Even a “lesser” Funkadelic album can be a masterclass on ass shaking and political rabble rousing.
And in the year of our lord 1973, the people did reject the funk. Or, at least, they took a break from it. Despite a strong start to their career on the charts, Funkadelic fell into a slump with Cosmic Slop, a commercial flop. With the political landscape looking increasingly Nixonian, Vietnam still raging and the most space-aged album of the year, Dark Side of the Moon, exploring the surreal with a decidedly somber bent, maybe the United States of Groove just wasn’t feeling it. Unfortunate, as not only is Cosmic Slop another stellar entry in a blazing opening run from George Clinton’s mad crew, but also a much more accessible album than the spiraling guitar jams and otherworldly funk that surrounded it.
Don’t worry, it’s still plenty whacky but there aren’t any ten-minute guitar solos. Instead, most of Cosmic Slop grooved on like a piece of Psychedelic pop, Love with less depression and more swing. But in the midst of a dour year, the relatively smiley jaunt presented here might have fell hollow on jaded ears. Let’s Get It On was Funkadelic’s only spiritual brother, with Al Green’s Call Me streaked with tears, James Brown’s The Payback sung with righteousness and Herbie Hancock’s Headhunters playing with even more wonky funk ideas. And that’s before mentioning the year’s second biggest album, Stevie Wonder’s Innervisions, which was as desolate as it was beautiful. In this context, who could really get attached to such a bouncy, playful beast?

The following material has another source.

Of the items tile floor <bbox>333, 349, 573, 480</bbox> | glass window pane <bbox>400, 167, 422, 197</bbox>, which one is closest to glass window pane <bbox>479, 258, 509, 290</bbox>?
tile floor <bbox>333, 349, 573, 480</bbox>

But beneath all that groove, Funkadelic was hiding an underworld of sorrow. The title track evokes the devil and the constant chant of “I can hear my mother call” feels more like the ending of a sobering Gospel hymn than a dance floor anthem. The same song has Eddie Hazel speeding through some finger-blistering work, a quick reminder that he was the best guitarist on the planet at the time. This fact was further cemented by his stark lead work on the spooky “March to the Witch’s Castle,” which sounded like a lost Cream song. A detuned bass prays in a mourning rumble: “Thousands of boys gave their life, and for what?” It’s a powerful sentiment, and its heaviness, both lyrically and musically, puts it in good company with Black Sabbath’s anti-war screeds. Though Funkadelic seemed to be indulging in “what we are doing in the name of comfort” that they sung against on their last record, they were really releasing an itching, maddening sort of mess that subtly raged against the political realities of the ‘70s.

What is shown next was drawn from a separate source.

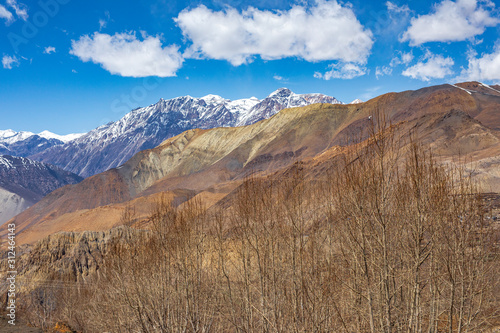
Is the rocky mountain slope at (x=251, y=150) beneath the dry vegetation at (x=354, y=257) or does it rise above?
above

The only thing out of place is “Don’t Compute,” a lusty little ode to a one-night stand that turns regrettable. Hazel’s guitar work is, as always, flawless, but the story feels flat, thanks to the spoke-sung delivery of Clinton and the loose-to-a-fault groove. It’s put into much more unfavorable contrast when the busted-artery love ballad “This Broken Heart” slams into its back end. It’s a cover of The Sonics (no, not those Sonics), brimming with a rosy string section and a surprisingly moving monologue over the bridge. Remove “Don’t Compute” and “March to the Witch’s Castle” and “This Broken Heart” are the twins that represent the emotional extremes of Cosmic Slop. It’s arguable that the album’s greatest weakness, what let it down in ’73, was that it relaxed in the middle ground. Not as desperate as America Eats Its Young, ecstatic as Maggot Brain or as bonkers as The Mothership Connection would later be, Cosmic Slop could be seen as a fun fling. And that it is, but during this era, even a “lesser” Funkadelic album was a masterclass on ass shaking and political rabble rousing.